Video

General Counsels: What happens if you don't trust your counterparty?

Steve Holt
By:
business meeting image

Strong relationships with your counterparties are vital for growth. Losing trust in them, particularly when you're locked into long term agreements or have substantial financial exposure, can have a negative impact on it. 

The right response may depend on whether the loss of trust comes from market rumours or media reports rather than a specific action by the counterparty. Do you want to restore trust or exit the relationship? 

Steve Holt explains the levers you can pull and the factors you need to consider in deciding the right course of action. 

The video is playing. This video is playing in mini-player mode.

Relationships, like in most facets of life, are incredibly important in business.

Whether it is having a robust and dependable supply chain that means you can meet demands of your customers, being comfortable that your customers will pay you when they say they will, or working in mutually beneficial joint ventures, having strong relationships with your counterparties is vital to promoting growth.

These relationships will nearly always be managed through robust contractual agreements but, in reality, trust is the core facilitator of strong relationships.

So what happens when you don’t trust your counterparty anymore, particularly when you are locked into long-term agreements or with substantial financial exposure?
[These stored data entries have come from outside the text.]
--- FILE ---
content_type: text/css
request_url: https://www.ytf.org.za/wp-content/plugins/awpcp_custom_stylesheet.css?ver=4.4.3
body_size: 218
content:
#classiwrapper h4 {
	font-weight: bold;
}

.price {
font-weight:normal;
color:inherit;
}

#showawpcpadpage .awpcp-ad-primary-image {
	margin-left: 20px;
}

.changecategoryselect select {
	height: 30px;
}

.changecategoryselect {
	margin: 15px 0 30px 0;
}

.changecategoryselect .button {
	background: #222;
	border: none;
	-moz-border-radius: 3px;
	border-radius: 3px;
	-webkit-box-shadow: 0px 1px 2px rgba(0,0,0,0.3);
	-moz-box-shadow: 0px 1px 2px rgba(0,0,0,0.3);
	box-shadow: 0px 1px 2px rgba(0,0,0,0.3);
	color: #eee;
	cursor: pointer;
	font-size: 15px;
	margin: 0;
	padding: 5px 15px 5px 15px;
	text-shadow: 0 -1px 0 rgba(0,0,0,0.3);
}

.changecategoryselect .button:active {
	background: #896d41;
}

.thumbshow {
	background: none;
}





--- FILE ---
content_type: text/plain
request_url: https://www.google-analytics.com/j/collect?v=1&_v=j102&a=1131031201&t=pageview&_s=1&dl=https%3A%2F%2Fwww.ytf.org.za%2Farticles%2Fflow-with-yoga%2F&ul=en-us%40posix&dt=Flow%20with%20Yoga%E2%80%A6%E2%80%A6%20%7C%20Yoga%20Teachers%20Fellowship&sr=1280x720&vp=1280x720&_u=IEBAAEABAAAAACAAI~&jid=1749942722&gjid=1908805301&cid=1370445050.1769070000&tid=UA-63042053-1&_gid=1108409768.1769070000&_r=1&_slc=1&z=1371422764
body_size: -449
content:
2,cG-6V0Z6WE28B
Does your approach change if the loss of trust comes from market rumours or media reports rather than a specific action by the counterparty?

Well the first question to ask or answer is: do we want to (or need to) repair the relationship? If the answer is yes, then we’re looking at ways to restore trust or establish new operating parameters.

However, if the answer is no or the relationship has become untenable, then exiting the relationship while minimising disruption to the business becomes the key priority.

Companies have several levers that can be pulled in either scenario, albeit with a different focus on outcome, to establish base facts upon which defensible decisions can be made.

These levers include:

  • the use of right to audit clauses in contracts to dig into operations and get an independent version of the “truth” from which both parties can move forward;
  • performing an assessment of information reported by counterparties to identify mistruths or errors (which might typically come through reporting of KPIs or presentations on financial stability);
  • reviewing publicly available information to identify previously unknown risks;
  • performing a “deep dive” into counterparty financials to understand exposure and so on.

What should be done depends on the circumstances, the nature and importance of your relationship, the regulatory and enforcement environment that your company operates in, the extent to which exposure to the relationship could harm your company and your own risk appetite.

Much of this can be done utilising internal resources, but when there is particular sensitivity in the relationship it might be advisable to seek support from third party experts, like Grant Thornton.

What is universal is that you should do something – even if that something is to document your thought process and why you have made the decision you have made – and you should do that having established a key set of facts that underly your decision-making process.